[WRITTEN EXERCISE]:
Write out the lines of the records as a JSON list of strings, one string per line, with blank lines omitted. Leave the pictures out of the answer.
::::
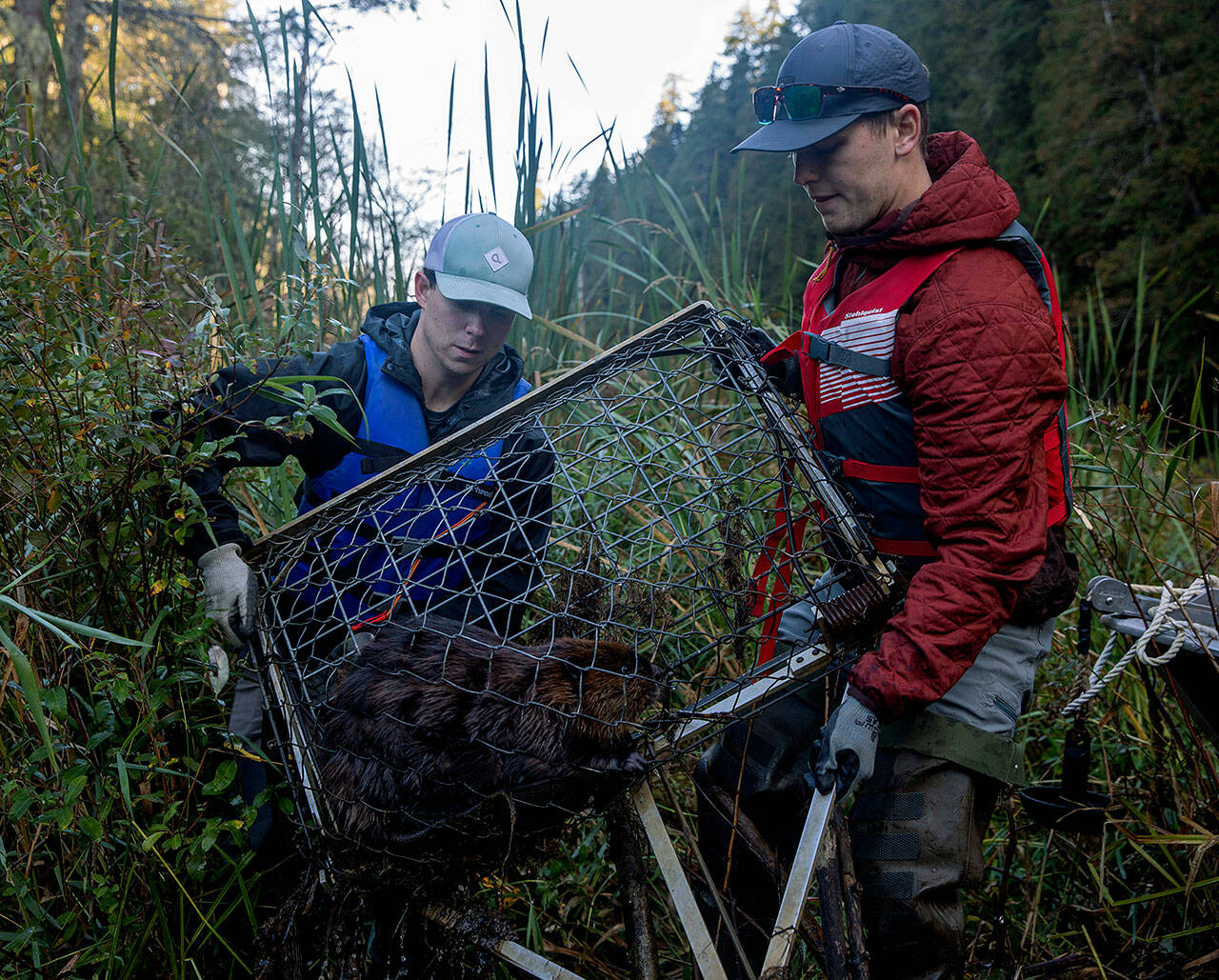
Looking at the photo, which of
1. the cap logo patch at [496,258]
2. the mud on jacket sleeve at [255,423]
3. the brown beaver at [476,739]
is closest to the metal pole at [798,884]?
the brown beaver at [476,739]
::::
[COMPLETE ANSWER]:
[
  "Looking at the photo, which of",
  "1. the cap logo patch at [496,258]",
  "2. the mud on jacket sleeve at [255,423]",
  "3. the brown beaver at [476,739]",
  "is closest to the metal pole at [798,884]?",
  "the brown beaver at [476,739]"
]